*Action item:* Using the records that appear below, write out exactly the lines from the one with "15 Latest Half" through the one with "10. mira kapoor", keeping both end lines.

*Dataset records:*
══════════════════════════════

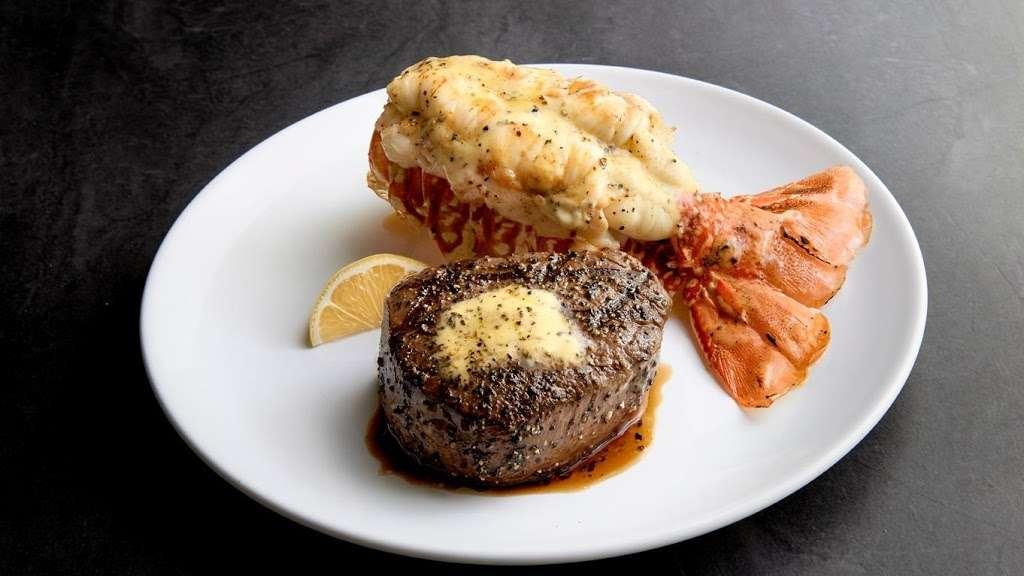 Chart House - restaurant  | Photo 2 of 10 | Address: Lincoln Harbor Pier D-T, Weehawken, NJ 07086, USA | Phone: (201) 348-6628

══════════════════════════════

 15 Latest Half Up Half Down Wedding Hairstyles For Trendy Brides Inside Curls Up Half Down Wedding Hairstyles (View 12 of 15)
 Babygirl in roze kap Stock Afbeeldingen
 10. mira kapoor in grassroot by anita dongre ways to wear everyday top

══════════════════════════════

*Expected answer:*
 15 Latest Half Up Half Down Wedding Hairstyles For Trendy Brides Inside Curls Up Half Down Wedding Hairstyles (View 12 of 15)
 Babygirl in roze kap Stock Afbeeldingen
 10. mira kapoor in grassroot by anita dongre ways to wear everyday top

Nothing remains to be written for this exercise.